Items listed in a dataset:
★ ★ ★ ★ ★

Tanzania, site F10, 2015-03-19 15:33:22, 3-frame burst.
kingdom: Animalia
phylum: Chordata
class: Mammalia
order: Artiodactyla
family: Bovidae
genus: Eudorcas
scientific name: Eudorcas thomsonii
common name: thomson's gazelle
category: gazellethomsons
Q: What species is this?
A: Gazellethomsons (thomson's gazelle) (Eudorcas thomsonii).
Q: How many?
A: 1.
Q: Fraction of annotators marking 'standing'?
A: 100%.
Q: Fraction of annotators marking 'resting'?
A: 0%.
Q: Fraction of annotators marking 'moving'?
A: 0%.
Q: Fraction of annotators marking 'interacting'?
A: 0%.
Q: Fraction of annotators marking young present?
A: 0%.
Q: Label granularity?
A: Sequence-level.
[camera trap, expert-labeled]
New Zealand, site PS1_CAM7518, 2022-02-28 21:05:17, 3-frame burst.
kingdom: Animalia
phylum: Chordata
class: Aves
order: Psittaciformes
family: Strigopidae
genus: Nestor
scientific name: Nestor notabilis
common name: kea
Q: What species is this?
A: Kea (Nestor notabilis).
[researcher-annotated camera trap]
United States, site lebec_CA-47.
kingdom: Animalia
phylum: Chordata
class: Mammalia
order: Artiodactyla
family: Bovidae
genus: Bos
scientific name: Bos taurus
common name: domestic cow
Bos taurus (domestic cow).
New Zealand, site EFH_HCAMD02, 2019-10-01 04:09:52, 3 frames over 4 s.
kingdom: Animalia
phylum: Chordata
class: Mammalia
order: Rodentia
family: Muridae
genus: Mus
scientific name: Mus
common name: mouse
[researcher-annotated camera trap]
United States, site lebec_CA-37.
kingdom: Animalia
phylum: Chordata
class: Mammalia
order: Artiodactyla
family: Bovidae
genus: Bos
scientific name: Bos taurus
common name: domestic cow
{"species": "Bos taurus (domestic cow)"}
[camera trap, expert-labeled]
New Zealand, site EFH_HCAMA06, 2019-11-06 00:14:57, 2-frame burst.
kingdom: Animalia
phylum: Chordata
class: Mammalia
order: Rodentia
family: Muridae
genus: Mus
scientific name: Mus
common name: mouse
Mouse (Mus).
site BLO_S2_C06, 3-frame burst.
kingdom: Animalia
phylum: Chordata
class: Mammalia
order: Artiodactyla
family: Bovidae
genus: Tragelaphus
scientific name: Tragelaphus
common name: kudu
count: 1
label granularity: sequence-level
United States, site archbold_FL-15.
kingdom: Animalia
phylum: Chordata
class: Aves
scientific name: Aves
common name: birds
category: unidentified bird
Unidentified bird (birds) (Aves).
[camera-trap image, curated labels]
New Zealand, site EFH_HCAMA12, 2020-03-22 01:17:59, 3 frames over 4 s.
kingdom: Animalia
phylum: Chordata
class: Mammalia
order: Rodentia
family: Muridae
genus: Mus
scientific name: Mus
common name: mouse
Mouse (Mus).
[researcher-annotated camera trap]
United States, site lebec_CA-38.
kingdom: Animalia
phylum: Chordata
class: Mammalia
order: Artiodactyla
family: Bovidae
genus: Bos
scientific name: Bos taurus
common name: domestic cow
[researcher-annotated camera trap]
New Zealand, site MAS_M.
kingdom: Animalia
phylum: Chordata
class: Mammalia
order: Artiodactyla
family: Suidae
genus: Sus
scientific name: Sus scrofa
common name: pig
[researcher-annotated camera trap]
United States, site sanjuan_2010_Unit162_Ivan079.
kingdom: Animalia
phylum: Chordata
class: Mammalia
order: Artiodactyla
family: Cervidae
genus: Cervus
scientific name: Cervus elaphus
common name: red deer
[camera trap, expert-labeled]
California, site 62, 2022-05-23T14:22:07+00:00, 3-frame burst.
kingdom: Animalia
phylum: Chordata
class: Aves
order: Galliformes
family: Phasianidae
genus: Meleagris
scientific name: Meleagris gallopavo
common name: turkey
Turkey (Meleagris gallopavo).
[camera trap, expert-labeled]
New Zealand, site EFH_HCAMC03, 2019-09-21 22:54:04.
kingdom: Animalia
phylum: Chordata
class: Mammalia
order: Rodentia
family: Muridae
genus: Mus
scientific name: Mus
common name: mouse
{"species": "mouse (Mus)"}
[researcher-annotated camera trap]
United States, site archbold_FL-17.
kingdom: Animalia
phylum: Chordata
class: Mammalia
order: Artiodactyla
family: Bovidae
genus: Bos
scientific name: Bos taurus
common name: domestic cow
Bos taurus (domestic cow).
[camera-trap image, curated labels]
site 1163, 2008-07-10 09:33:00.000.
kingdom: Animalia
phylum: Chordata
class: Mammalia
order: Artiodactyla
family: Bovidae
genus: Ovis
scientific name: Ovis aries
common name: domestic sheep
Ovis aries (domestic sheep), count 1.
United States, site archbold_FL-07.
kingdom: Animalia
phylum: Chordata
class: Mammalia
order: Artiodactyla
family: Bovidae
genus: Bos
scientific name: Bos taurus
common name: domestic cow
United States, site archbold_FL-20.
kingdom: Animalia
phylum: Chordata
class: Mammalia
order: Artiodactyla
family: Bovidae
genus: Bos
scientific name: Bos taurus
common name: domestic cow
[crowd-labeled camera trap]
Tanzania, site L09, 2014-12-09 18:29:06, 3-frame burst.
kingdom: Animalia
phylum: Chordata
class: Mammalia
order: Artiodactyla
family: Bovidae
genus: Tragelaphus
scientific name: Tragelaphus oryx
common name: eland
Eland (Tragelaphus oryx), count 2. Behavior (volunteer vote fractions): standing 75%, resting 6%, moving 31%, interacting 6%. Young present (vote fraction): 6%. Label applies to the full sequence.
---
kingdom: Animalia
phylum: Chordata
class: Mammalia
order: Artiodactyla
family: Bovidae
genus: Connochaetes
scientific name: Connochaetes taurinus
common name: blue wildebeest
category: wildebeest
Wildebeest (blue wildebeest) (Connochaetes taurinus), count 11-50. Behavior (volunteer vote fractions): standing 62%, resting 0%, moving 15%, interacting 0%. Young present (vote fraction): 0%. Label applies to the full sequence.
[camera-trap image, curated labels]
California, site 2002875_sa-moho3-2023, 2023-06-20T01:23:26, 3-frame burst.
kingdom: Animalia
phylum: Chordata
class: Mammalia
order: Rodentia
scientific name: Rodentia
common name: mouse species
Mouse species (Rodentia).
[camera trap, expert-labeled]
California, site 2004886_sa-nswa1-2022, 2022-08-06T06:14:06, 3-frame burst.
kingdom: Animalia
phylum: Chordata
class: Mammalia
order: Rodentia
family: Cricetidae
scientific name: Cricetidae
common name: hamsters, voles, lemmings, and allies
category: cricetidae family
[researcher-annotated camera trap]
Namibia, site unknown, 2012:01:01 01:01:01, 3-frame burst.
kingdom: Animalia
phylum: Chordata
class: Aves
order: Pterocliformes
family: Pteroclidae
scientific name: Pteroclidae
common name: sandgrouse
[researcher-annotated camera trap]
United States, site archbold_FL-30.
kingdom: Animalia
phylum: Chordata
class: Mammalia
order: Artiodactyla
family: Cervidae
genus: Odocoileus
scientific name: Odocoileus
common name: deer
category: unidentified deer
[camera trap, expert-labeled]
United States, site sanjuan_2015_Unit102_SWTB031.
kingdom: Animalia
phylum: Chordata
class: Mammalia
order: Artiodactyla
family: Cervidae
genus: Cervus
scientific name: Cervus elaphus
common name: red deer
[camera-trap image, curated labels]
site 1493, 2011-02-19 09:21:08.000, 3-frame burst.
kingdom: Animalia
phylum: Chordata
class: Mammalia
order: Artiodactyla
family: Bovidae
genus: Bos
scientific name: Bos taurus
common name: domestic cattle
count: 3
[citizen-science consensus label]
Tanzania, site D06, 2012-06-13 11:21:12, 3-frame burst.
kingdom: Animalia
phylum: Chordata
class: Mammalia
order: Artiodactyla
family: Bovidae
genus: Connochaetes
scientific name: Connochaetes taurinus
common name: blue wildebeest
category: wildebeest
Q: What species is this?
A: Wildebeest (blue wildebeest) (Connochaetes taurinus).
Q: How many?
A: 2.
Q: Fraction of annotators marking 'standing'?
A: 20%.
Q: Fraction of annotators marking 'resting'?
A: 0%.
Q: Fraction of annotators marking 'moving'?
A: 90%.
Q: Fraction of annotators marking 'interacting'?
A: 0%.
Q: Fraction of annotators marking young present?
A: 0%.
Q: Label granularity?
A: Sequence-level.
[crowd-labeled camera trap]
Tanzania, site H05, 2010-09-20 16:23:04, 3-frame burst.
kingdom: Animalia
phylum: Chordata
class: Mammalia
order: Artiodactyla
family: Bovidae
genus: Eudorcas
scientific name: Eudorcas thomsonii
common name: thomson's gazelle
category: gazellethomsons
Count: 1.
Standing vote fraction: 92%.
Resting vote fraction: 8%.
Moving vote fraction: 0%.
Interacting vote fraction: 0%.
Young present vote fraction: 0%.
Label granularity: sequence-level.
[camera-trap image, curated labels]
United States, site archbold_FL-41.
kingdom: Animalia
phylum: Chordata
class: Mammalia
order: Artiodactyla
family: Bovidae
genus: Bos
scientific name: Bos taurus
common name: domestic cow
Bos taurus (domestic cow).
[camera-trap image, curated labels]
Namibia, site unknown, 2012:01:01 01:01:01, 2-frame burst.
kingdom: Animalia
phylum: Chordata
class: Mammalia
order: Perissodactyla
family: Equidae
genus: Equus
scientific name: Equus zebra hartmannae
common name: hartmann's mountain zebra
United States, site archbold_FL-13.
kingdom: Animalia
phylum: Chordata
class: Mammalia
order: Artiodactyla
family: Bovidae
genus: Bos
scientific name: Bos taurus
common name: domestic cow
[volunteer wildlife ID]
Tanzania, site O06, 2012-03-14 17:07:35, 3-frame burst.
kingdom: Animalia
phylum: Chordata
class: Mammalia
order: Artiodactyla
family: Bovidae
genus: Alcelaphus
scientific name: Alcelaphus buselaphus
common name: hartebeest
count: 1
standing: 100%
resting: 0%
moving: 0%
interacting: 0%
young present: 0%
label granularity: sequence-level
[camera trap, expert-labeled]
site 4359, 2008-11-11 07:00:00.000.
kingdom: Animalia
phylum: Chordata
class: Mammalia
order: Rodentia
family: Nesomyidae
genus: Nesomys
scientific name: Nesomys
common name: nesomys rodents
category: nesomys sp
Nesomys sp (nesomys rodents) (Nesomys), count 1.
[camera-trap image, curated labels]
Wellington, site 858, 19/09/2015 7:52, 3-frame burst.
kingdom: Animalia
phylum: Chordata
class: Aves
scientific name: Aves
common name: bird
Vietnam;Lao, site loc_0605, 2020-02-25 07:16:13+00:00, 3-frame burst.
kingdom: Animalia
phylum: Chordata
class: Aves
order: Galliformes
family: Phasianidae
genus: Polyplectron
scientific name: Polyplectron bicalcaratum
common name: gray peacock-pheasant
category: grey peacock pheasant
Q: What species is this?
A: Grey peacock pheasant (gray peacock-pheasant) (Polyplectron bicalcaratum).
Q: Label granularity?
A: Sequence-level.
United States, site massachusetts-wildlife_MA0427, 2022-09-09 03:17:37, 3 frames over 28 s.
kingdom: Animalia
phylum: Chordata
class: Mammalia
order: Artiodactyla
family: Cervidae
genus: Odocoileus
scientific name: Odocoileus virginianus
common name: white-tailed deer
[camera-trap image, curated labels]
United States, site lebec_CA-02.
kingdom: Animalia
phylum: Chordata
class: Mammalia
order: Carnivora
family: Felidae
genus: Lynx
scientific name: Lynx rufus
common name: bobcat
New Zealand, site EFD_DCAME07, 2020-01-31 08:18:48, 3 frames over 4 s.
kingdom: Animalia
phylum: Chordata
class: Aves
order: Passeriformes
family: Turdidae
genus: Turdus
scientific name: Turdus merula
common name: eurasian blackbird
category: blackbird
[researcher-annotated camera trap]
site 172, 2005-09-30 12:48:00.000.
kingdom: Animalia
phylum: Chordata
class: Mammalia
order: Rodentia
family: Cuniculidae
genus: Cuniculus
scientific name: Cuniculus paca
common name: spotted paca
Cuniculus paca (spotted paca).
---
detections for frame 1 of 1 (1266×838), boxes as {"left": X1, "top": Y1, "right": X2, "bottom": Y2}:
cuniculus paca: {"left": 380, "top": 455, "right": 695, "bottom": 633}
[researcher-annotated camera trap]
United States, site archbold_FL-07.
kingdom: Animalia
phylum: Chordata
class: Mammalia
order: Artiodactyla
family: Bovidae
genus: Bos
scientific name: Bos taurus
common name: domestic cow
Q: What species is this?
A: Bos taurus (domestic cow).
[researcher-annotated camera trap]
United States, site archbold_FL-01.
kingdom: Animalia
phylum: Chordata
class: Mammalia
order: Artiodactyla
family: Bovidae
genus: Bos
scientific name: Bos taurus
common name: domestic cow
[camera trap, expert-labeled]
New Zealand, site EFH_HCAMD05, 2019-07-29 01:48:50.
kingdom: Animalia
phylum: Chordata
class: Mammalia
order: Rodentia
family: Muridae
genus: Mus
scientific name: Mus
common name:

★ ★ ★ ★ ★

• Problem details: Check every line of the entries for "deer" and report how many lines contain it, without any other words.

• Solution to the exercise: 5